Interestingly, he also recounted how his approach achieved buy-in from the stakeholders to the extent that he had to fight to not keep them all on the team through all the stages! That’s a great outcome, and it comes from demonstrating value. He focuses on where performance needs are critical, and thus it has a natural interest, but too many of the approaches can stifle that interest. Instead, his intent focus on meaningful outcomes truly engages everyone from the performers to the executives.
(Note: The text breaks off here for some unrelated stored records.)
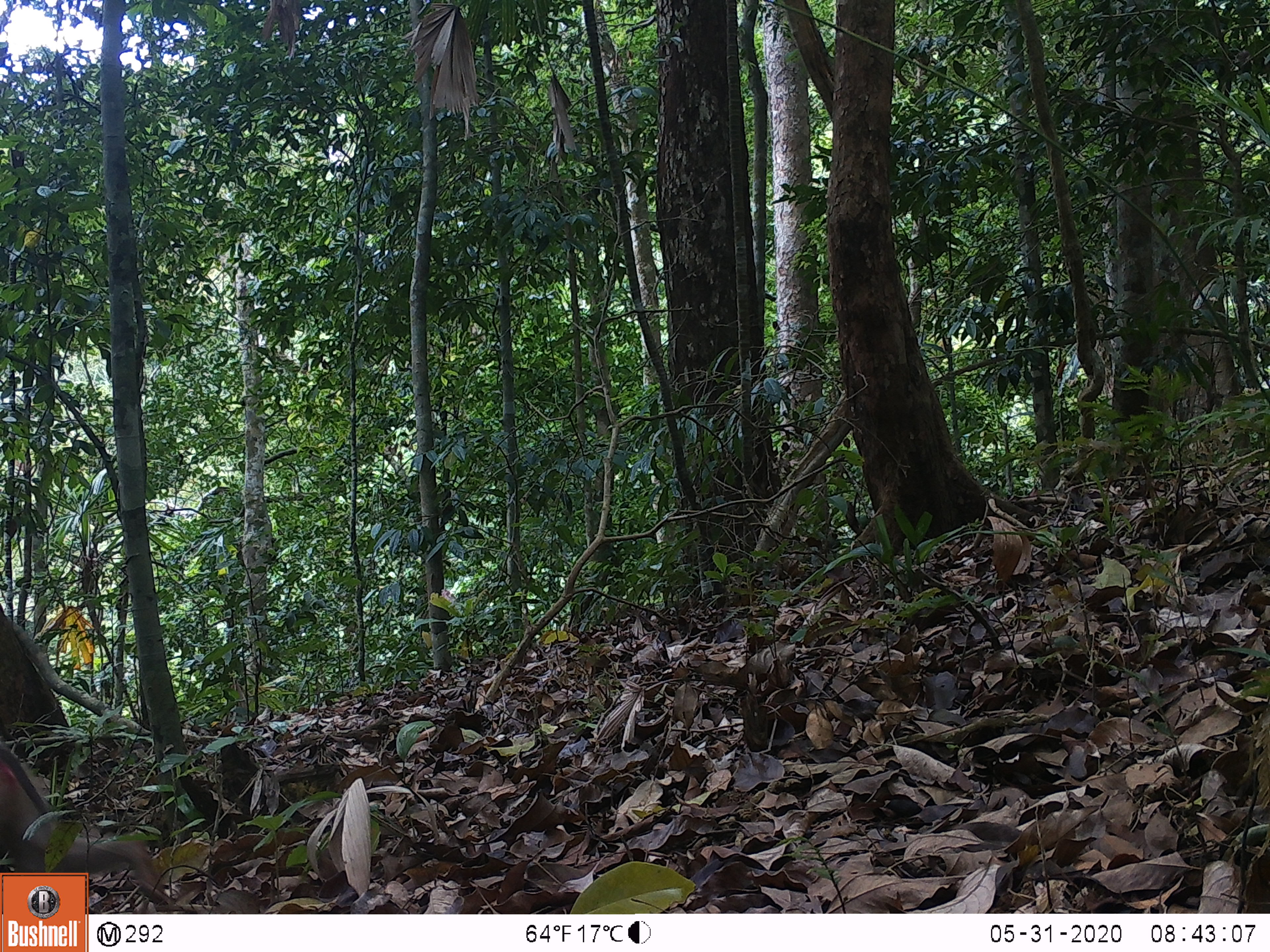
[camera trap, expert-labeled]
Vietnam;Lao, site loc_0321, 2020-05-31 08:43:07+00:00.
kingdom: Animalia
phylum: Chordata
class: Mammalia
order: Primates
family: Cercopithecidae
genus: Macaca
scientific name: Macaca nemestrina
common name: pig-tailed macaque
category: pig tailed macaque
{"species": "pig tailed macaque (pig-tailed macaque) (Macaca nemestrina)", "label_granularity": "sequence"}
Guy also is quite open about the problems facing our industry. Despite the necessity of starting as order takers (essentially, “you can’t say ‘no'”), he estimates that only 20% of the time is the problem a learning or skills problem. Which resonates with other data I’ve seen about the value of training interventions! Instead, there can be many drivers for problems in performance. His approach includes detailed analyses that identify the root cause of the problem, and when to determine that it’s worth trying an intervention. He’s quite open about how that can lead to a shift in intervention focus. At other times, it might lead to a hiatus while problems get attention.
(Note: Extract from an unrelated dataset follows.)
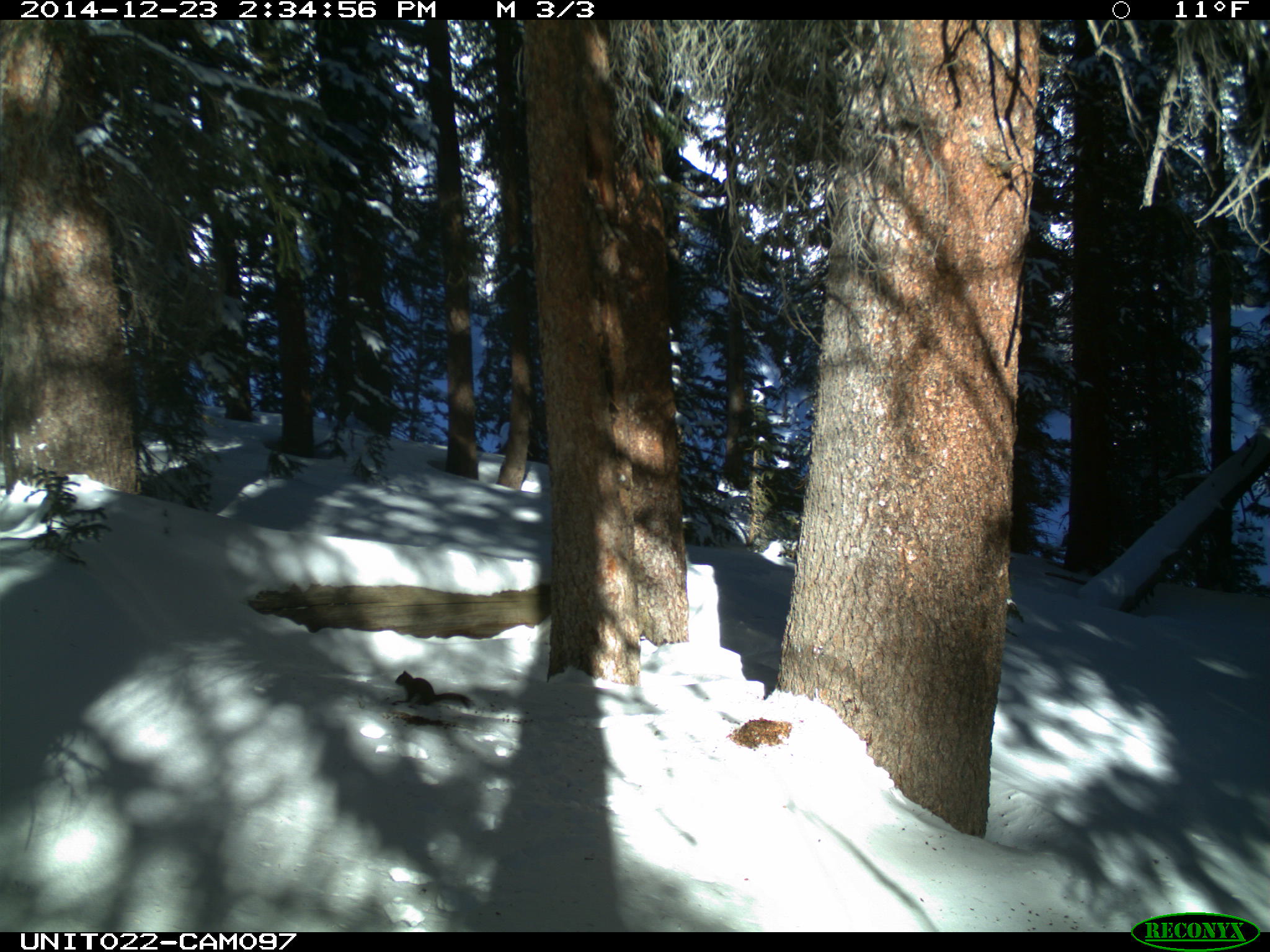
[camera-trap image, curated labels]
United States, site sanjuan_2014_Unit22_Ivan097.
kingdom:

One other thing I found interesting in the interview was how he talked about potential barriers to success up front. While it might seem like a deterrent, he pointed out how it led to making sense later. That is, folks would soon see that, for instance, supervisor support was critical to success. He includes a rigorous analysis of potential barriers as part of the book.
Quite simply, L&D has a problem of going from go-to-whoa without considering whether a course is the right solution. Guy’s book is a way to avoid doing that, and systematically evaluating what the pivotal point should be for determining whether we can successfully intervene or not, and how. There’s much more: how to manage the process, deal with stakeholders, and test your assumptions. It’s in his own inimitable style (lessons learned on editing ;), but there’s deep wisdom there. That’s my take, at least, I welcome yours.